Tyler himself was a Division One soccer player. He is also a talented artist, and therefore a kindred spirit. And his story might have been mine - study art in Mexico, travel south, meet Nicaraguan wife, buy property, build hostel, sell small chunk of appreciated land at huge profit, build hotel. He seems like more of an artist than a businessman, and he dreams of filling his hotel with creative people - which is of course where I came in. His proposal to me was: stay as long as you want, go to the beach any time, eat this amazing food, do some work you’re proud of. Hindsight says I should have known I’d be there for over a month. And what a memorable month it was.
As ever, it started with a great mix of people. I enjoyed getting to know Tyler and his fleet of volunteers and employees, and the hotel guests were reliably laid-back and interesting. My days were simple; a bit of work interrupted by frequent dips in the pool, lunch at a quaint, family-run ceviche shack on an empty beach, sunset with a bit of rum, and “family dinner” with all hotel guests and volunteers. There were also daily encounters with at least one of the following: scorpion, howler monkey, wooly opossum, coral snake, ant eater. Lastly, a pair of weekly events broke the routine, which had the unexpected effect of a metronome - Taco Tuesday, Pizza Friday, Taco Tuesday, Pizza Friday. Time passed to a beat.

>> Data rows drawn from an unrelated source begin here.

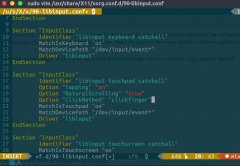 Ubuntu 16.04libinput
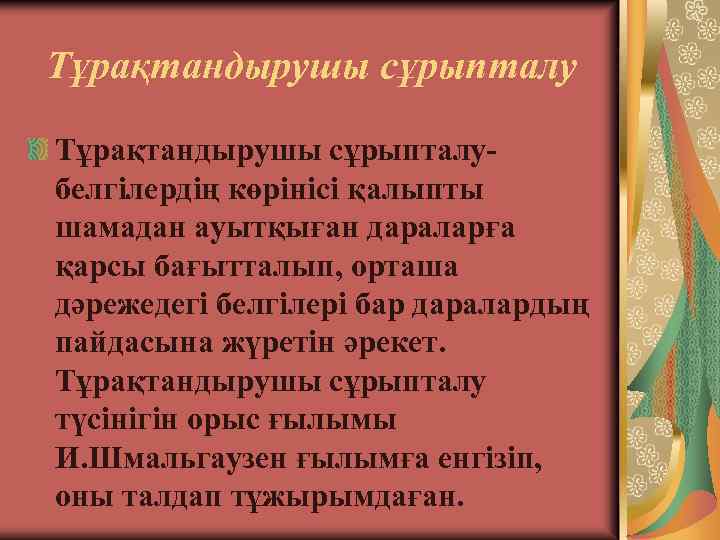 Тұрақтандырушы сұрыпталубелгілердің көрінісі қалыпты шамадан ауытқыған дараларға қарсы бағытталып, орташа дәрежедегі белгілері бар даралардың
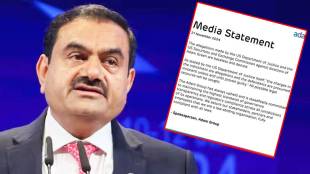 Adani Group Chairman Gautam Adani Fraud Bribery Case News in Marathi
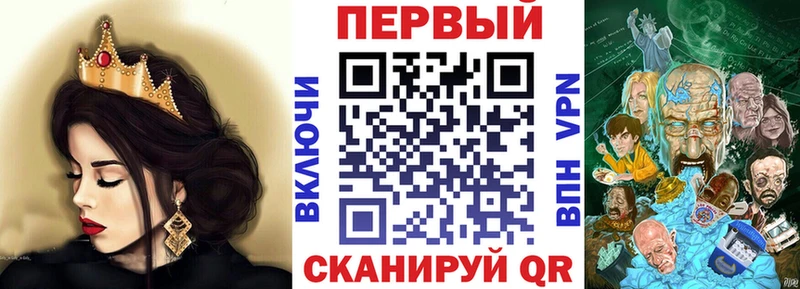 ОМГ ОМГ ССЫЛКА купить наркоту Харовск АМФЕТАМИН VHQ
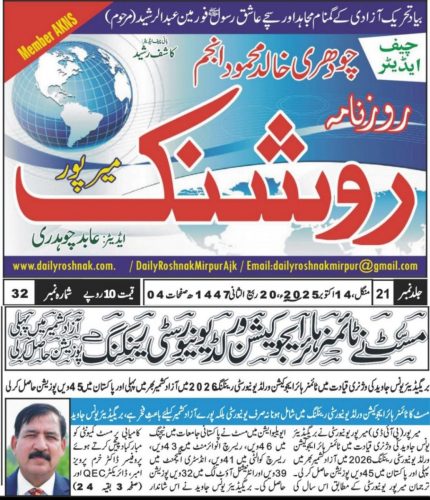 WhatsApp-Image-2025-10-14-at-7.16.01-PM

My fifth and final Taco Tuesday was the grand finale. I narrowly won an impossibly competitive putting contest by sinking four 25-yard putts, which was far more exciting than writing about it could ever make it sound. My bounty was a two liter bottle of rum and a handful of friendships forged in competitive fire. The former only survived an hour but produced a wild and memorable night, and the latter earned me an invite to sail up the coast the next day.
Come Wednesday morning, we all half regretted what we’d done with my trophy, and I had to dig deep to find the energy to board a boat full of strangers and booze. I was glad I did - looking east and remembering a month on those beautiful shores was a perfect farewell.